Text provided.
# hinkley, judge lake first time



## justinmay123 (Jul 6, 2009)

Thinking about heading over to hinkley or judges, maybe both monday afternoon. Anybody fish these? know of the ice conditions? any tips? never fished either before anything would help.


----------



## bajuski (Apr 9, 2004)

There were several guys on the ice at Judges today on about 3 inches of ice. Ledge lake is not safe yet with only about 2 inches of good ice. Both lakes are stocked with trout now for ice fishing. I'm sure that by Monday both will be ok to fish safely.


----------



## bajuski (Apr 9, 2004)

Forgot to mention, Hinckley lake does not get stocked with trout for ice fishing, it only gets stocked with trout in the spring.


----------



## kprice (May 23, 2009)

I have been skunked at ledge three times this year. I cant figure out what is going on. Ice is only 2 inches


----------



## justinmay123 (Jul 6, 2009)

Exercise prompt. Using the ice fishing thread above, decide whether each statement agrees with it, answering yes or no and quoting the deciding words: (a) people were fishing on about 3 inches of ice at Judges; (b) Hinckley lake is stocked with trout for ice fishing; (c) Ledge lake had only about 2 inches of good ice.

Data.

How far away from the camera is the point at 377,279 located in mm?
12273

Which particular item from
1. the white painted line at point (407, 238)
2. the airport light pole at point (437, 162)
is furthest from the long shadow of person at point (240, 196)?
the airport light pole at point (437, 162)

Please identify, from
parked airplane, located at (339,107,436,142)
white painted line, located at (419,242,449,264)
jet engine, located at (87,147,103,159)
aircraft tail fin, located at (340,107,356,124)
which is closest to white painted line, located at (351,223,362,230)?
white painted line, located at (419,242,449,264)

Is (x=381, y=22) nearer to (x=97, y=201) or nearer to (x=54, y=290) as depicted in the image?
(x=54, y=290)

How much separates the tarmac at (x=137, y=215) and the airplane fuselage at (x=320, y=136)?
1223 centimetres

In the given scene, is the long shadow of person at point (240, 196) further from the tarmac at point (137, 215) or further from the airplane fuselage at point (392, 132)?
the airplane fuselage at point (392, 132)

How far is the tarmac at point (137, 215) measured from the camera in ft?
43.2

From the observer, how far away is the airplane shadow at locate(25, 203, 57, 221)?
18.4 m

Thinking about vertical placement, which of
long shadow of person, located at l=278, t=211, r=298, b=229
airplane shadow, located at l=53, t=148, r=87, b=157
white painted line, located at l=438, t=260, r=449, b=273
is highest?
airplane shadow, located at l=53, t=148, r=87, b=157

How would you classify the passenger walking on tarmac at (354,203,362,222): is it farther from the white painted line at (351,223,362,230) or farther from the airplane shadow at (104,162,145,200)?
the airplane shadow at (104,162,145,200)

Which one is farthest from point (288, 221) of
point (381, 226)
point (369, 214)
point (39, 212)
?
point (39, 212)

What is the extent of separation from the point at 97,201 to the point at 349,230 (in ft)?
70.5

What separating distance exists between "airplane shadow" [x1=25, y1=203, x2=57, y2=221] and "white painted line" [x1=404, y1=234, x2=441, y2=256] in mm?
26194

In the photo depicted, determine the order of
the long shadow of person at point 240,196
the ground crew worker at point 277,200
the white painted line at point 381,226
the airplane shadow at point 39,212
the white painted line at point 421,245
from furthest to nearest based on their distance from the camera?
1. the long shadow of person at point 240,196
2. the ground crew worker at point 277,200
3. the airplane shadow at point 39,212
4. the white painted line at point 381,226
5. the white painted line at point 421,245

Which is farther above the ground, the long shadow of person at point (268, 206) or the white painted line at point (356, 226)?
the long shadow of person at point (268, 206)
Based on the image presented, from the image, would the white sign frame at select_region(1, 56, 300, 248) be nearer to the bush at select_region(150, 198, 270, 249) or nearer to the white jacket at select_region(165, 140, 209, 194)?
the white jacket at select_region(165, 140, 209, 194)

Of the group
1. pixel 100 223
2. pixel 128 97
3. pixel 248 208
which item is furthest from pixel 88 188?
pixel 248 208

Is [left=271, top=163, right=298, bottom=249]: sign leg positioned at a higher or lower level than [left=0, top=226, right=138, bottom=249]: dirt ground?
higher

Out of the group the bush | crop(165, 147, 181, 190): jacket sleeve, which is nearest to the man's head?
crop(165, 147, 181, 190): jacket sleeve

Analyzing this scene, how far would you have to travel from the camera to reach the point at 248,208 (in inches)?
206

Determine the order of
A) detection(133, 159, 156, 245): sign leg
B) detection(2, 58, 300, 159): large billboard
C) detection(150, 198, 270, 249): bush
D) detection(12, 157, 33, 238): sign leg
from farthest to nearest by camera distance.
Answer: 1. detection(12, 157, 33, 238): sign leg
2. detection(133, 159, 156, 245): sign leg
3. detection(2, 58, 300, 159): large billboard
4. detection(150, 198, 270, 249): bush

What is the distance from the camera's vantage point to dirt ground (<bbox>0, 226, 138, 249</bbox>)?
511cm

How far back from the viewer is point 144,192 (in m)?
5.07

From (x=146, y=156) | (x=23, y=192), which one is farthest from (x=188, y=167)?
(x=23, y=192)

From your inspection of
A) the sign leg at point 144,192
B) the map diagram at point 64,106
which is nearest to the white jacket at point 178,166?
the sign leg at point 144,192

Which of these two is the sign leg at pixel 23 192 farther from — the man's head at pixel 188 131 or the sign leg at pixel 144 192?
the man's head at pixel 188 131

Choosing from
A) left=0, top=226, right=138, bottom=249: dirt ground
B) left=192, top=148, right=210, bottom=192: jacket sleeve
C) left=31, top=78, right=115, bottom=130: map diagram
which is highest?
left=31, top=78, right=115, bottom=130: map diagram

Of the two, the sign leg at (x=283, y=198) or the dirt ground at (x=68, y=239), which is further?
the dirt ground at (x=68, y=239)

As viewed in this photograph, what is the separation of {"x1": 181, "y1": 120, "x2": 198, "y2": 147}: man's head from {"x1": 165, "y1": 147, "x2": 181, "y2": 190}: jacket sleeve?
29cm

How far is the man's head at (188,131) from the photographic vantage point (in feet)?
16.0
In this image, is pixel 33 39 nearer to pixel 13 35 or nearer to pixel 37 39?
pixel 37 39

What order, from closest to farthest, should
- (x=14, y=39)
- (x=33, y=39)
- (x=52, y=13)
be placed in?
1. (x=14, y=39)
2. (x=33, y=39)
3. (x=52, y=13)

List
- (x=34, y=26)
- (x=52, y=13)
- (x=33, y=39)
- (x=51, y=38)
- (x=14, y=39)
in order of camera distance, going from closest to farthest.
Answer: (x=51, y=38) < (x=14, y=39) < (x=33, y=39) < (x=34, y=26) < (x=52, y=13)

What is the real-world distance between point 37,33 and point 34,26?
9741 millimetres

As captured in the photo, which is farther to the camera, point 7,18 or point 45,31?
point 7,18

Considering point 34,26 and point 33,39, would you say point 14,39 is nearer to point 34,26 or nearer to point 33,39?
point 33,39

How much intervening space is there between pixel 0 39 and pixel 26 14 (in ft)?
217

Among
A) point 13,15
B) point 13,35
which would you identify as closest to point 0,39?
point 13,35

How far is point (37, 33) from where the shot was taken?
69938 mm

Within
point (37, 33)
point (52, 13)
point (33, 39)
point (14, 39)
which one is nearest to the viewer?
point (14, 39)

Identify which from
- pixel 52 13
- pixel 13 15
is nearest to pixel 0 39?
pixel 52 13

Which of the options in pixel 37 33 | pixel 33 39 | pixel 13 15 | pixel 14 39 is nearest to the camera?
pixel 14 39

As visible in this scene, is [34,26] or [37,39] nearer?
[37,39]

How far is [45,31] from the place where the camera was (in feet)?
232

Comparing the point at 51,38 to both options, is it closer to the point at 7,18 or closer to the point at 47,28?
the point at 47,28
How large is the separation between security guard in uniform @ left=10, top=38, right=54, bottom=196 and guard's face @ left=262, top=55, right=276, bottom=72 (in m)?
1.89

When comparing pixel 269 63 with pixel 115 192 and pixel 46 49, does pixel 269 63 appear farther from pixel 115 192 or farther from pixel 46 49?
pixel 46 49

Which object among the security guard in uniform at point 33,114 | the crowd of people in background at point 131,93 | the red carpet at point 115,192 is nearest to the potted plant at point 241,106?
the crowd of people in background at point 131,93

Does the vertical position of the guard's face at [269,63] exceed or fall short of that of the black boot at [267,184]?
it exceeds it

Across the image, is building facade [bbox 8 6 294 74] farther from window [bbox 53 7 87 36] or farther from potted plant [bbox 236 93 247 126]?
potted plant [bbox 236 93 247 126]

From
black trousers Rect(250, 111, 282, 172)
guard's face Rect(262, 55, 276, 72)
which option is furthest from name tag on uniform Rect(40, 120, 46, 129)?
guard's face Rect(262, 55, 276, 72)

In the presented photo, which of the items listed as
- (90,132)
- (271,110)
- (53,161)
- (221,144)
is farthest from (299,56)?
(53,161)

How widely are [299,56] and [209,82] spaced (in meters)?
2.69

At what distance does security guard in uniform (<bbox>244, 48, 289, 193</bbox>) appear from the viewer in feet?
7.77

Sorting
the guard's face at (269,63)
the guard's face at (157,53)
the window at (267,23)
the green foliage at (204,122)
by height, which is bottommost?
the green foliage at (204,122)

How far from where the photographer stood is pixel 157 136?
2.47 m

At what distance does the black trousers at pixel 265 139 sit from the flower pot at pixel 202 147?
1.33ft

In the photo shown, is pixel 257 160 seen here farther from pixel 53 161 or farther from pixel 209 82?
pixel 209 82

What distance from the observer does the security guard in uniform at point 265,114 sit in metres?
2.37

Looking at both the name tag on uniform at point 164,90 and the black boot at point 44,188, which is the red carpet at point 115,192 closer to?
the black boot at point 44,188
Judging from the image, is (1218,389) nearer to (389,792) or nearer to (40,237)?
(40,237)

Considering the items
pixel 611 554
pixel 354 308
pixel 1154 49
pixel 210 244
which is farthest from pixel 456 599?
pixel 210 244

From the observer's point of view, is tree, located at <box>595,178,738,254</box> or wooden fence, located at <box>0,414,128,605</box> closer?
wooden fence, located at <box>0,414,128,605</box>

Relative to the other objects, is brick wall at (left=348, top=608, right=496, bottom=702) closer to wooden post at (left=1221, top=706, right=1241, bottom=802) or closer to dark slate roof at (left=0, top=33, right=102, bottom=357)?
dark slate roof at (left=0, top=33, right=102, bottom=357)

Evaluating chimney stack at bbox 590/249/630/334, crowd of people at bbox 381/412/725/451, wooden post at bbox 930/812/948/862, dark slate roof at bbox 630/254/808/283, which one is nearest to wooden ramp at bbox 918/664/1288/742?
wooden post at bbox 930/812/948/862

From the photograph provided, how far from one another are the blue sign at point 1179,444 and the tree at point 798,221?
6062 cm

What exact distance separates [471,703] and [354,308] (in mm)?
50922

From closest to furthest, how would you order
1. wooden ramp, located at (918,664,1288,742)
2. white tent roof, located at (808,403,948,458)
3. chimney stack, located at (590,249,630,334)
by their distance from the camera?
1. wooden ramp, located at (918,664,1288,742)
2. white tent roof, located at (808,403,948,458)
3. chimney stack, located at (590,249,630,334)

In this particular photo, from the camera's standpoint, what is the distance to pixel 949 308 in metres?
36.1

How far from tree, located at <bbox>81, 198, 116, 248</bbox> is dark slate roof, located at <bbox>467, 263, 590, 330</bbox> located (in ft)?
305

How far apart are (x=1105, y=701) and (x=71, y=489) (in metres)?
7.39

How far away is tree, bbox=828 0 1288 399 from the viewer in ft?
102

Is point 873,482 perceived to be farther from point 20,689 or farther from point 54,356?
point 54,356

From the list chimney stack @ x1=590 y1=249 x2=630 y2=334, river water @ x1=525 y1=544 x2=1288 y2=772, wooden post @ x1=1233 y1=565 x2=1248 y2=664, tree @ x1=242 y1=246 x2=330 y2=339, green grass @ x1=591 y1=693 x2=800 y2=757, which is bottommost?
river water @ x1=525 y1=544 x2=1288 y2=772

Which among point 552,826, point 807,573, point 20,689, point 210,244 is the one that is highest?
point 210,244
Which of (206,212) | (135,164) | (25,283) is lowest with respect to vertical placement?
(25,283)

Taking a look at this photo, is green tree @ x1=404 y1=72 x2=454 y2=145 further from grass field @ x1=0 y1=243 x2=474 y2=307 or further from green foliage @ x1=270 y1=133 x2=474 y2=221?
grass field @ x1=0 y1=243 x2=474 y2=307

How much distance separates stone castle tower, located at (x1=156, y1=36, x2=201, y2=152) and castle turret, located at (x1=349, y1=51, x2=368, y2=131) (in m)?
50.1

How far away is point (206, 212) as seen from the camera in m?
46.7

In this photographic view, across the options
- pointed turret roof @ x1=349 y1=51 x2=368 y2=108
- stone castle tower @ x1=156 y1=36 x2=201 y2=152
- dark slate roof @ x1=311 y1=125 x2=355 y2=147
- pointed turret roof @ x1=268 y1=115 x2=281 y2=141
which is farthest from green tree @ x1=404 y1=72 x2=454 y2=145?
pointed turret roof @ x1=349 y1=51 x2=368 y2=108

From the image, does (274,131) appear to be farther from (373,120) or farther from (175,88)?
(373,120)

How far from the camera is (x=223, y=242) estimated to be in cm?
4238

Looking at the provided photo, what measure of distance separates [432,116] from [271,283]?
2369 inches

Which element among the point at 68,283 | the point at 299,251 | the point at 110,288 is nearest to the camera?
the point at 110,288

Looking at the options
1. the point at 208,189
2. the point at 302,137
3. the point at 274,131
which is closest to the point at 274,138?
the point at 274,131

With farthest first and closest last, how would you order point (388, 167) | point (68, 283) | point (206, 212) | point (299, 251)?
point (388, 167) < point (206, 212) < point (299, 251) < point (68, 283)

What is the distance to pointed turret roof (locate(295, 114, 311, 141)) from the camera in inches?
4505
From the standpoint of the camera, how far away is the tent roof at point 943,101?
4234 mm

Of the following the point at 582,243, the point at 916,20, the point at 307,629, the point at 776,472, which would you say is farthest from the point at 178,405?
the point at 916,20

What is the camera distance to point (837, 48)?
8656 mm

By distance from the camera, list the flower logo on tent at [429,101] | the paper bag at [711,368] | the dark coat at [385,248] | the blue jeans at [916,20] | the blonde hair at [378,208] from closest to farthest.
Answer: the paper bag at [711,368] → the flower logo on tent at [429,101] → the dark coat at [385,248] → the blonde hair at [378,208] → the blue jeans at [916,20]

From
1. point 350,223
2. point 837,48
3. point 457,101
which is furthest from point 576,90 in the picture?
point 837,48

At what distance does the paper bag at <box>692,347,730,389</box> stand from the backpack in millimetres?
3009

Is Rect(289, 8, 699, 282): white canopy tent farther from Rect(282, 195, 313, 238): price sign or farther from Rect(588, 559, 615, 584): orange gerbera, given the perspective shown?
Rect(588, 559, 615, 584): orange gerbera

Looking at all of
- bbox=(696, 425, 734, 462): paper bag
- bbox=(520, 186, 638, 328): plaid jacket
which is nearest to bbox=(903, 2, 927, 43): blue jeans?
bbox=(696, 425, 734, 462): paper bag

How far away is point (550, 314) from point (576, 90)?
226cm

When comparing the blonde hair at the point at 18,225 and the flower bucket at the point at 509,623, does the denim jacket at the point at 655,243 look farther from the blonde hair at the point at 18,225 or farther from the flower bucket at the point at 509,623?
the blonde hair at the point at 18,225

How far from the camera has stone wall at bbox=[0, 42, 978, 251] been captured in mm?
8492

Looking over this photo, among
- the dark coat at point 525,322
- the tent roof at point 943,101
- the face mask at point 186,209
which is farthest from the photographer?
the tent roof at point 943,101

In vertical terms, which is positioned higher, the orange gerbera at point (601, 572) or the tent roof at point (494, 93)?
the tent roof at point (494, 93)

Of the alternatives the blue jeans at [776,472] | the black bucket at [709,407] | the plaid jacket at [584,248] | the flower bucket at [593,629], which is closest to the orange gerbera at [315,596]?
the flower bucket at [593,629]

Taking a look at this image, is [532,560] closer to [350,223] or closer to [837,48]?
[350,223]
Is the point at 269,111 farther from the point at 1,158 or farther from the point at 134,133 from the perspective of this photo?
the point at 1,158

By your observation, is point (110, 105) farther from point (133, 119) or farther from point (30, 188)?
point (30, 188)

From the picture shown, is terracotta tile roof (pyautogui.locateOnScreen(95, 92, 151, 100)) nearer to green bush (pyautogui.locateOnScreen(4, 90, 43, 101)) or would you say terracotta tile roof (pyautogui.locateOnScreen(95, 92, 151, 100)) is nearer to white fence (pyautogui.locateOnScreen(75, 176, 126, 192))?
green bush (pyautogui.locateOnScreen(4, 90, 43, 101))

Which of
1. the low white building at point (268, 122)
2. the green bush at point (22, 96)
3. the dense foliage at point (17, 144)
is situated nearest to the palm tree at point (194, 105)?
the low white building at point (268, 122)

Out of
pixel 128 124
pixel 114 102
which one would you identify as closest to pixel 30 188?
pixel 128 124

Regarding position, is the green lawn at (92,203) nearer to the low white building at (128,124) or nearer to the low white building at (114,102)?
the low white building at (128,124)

Written response.
(a) Yes: "There were several guys on the ice at Judges today on about 3 inches of ice."
(b) No: "Hinckley lake does not get stocked with trout for ice fishing, it only gets stocked with trout in the spring."
(c) Yes: "Ledge lake is not safe yet with only about 2 inches of good ice."